_DOCUMENT_.
════════════════════

Before starting, be sure that relevant shell variables are already defined and that the excitingscripts directory has already been downloaded, as specified in Tutorial scripts and environment variables. Here is a list of the scripts which are relevant for this tutorial with a short description.
- Tutorial-SPIN.tar.gz: tar.gz archive containing files and directories which are used in this tutorial.
From now on the symbol $ will indicate the shell prompt.
Preparation
Copy the archive Tutorial-SPIN.tar.gz to your working directory, extract all files and directories, and move to the directory Tutorial-SPIN.
$ cp $EXCITINGSCRIPTS/Tutorial-SPIN.tar.gz ./
$ tar xzf Tutorial-SPIN.tar.gz
$ cd Tutorial-SPIN
Now, you can find two directories, To-Do and DONE, identical in how they have been structured. In the first directory, you will find only the input files for the examples suggested here. In the second one, the most important output files of the calculations are stored. In this way, while your calculations are running, you can already analyse the output. In each of the two main directories, there are two sub-directories, FM and AFM, respectively, related to calculation for the ferromagnetic and anti-ferromagnetic case. To visualize the data you can either make use of the experience gained in other tutorials or use any other program you may want to.
1. Spin-polarized calculations
In exciting, the magnetic properties are obtained in a second-variational scheme. This means that at each iteration of the selfconsistency, the non-magnetic equations are solved (first-variational scheme). Eigenfunctions obtained in this way are not the final solutions, but being close to them, they are used as a basis set for expanding the final wavefunctions to construct spinors in the second-variational scheme. To learn how this procedure is managed by the code, you are going
- to get familiar with the definition of elements and attributes for the input file,
- to run simple ferromagnetic and anti-ferromagnetic calculations,
- to analize the results.

════════════════════

Dataset records
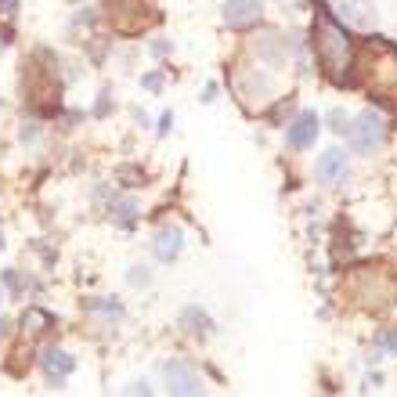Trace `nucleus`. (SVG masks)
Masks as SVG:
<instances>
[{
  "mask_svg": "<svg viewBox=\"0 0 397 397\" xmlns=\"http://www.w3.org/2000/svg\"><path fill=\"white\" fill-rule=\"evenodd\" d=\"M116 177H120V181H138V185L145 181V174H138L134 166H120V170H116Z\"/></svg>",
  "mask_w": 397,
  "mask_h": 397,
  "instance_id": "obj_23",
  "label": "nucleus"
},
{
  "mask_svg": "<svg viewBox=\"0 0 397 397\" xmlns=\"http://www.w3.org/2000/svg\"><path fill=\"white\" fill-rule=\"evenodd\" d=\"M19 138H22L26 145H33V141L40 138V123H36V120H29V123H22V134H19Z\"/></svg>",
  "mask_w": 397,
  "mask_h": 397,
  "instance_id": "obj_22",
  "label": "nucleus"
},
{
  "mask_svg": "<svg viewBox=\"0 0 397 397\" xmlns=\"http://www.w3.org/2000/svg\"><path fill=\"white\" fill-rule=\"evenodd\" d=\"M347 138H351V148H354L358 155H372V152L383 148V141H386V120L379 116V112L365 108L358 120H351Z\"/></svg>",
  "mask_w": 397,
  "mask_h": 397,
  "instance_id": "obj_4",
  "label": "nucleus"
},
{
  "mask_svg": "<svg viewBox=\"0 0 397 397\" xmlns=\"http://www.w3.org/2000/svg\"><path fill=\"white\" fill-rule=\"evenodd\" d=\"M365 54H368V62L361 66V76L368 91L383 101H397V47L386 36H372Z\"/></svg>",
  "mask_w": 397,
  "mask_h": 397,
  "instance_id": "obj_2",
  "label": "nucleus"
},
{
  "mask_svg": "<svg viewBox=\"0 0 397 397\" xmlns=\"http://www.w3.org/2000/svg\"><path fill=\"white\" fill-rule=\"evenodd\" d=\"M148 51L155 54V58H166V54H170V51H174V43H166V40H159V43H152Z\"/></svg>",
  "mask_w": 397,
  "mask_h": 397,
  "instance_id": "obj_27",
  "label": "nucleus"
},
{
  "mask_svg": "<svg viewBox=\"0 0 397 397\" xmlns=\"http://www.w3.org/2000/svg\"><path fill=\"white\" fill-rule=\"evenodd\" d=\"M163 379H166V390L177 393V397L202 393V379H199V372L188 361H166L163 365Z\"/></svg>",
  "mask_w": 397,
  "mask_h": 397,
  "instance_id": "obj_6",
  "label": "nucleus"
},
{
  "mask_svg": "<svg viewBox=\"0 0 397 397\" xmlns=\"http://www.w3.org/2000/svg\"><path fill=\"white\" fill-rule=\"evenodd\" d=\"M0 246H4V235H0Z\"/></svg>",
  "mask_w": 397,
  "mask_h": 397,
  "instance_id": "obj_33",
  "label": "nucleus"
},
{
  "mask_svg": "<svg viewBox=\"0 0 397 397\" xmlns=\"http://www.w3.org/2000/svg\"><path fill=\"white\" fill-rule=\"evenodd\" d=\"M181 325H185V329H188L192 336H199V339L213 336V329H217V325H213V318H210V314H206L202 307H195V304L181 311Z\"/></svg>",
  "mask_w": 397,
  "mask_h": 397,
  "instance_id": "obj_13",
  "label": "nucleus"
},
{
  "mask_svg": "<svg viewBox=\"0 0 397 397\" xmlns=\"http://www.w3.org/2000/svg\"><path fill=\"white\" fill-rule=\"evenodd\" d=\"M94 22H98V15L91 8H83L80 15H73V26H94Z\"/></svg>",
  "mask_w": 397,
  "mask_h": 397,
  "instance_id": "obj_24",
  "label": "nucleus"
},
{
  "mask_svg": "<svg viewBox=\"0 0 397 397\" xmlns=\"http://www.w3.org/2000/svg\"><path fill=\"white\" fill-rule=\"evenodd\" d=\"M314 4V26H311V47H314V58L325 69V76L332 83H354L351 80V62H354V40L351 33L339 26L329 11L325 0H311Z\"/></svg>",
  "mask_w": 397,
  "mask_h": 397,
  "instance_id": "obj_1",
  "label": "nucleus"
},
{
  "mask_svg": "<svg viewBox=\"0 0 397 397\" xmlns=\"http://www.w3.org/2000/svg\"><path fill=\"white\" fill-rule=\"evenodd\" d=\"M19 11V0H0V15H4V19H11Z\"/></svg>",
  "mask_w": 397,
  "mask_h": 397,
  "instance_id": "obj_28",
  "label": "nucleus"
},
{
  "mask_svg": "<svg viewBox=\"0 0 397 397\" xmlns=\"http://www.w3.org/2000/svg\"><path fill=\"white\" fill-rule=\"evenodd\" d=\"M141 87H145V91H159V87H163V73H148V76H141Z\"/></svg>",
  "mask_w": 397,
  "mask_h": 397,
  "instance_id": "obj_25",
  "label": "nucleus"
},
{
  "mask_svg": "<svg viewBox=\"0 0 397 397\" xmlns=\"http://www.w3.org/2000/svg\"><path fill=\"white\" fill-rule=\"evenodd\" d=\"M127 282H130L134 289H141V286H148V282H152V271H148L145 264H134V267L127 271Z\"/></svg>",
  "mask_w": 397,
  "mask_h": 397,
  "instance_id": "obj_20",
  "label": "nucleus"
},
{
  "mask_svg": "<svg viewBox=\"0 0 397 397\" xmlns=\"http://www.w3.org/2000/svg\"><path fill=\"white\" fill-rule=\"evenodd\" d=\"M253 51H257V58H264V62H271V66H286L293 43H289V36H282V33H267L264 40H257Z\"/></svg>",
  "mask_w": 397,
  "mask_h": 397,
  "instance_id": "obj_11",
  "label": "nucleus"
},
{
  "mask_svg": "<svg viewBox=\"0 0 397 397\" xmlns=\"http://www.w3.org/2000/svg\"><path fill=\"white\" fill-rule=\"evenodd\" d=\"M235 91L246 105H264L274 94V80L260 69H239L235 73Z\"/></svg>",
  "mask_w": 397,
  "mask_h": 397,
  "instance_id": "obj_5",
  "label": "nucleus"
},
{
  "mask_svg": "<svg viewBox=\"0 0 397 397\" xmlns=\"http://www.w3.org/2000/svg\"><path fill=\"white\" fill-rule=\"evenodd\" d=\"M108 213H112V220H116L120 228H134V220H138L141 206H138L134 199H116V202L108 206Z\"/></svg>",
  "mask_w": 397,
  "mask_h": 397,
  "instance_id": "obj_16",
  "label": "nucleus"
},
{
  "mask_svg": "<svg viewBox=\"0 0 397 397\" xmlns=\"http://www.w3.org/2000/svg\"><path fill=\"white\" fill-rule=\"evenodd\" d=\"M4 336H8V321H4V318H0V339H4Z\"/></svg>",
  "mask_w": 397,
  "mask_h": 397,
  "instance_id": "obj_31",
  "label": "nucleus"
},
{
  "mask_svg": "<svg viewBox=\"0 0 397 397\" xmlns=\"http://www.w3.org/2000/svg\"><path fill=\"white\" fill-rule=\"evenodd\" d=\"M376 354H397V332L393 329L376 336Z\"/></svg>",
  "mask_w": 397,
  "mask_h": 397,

════════════════════

Continue the spin-polarization tutorial, picking up right after its final line. These entries have no connection to the spin-polarization tutorial.

Creating an input file
An input file for spin-polarized calculations contains the basic elements and attributes discussed in previous tutorials. In addition, exciting requires for these calculations to start with a magnetic atomic configuration by using an external field, bfieldc. This attribute is added to the subelement spin which is included in the element groundstate. In this example, the initial external field is parallel to the z axis and has a magnitude of 0.5.
... <groundstate ...> <spin bfieldc="0.0 0.0 0.5"> ...
This external field bfieldc either vanishes during the self-consistent calculation or through an extra fictitious external magnetic contribution. This is added to the result via the attribute reducebf that damps the initial external magnetic field. For instance, in the following example, the choice reducebf=0.5 means that at every new iteration the external magnetic field will be reduced by half.
... <groundstate ...> <spin bfieldc="0.0 0.0 0.5" reducebf="0.5" spinorb="true"> </spin> </groundstate> ...
The last attributes spinorb="true" is required for including spin-orbit coupling.
Furthermore, in order to decompose the magnetic moments into spin and orbital contributions, the element LSJ (notice that the xml input file is case sensitive!) must be given as a subelement of the now required element properties.
... <properties> <LSJ/> </properties> ...
A complete input file for a specific calculation will be given in Section 2.
How output files look like
The Cartesian components of the total magnetic moment per unit cell are written in the file MOMENT.OUT. An example for this file is shown here
...
-0.6752316193E-20 0.1179704690E-19 -2.293664741
Similar informations are also contained in the file INFO.OUT, where the decomposition of the magnetic moment per atom, in the muffin-tin spheres, and in the interstitial space is also saved.
...
Moments :
interstitial : -0.8860331678E-20 0.1232139874E-19 0.4445389422E-01
muffin-tins
species : 1 (Fe)
atom 1 : 0.2108015485E-20 -0.5243518432E-21 -2.338118635
total in muffin-tins : 0.2108015485E-20 -0.5243518432E-21 -2.338118635
total moment : -0.6752316193E-20 0.1179704690E-19 -2.293664741
...
The expectation value of the Cartesian components of L, S, and J=L+S are printed in the output file LSJ.OUT. Notice that these values should be multiplied by 2 to get the total value of the components of the orbital, spin, and total moment, respectively.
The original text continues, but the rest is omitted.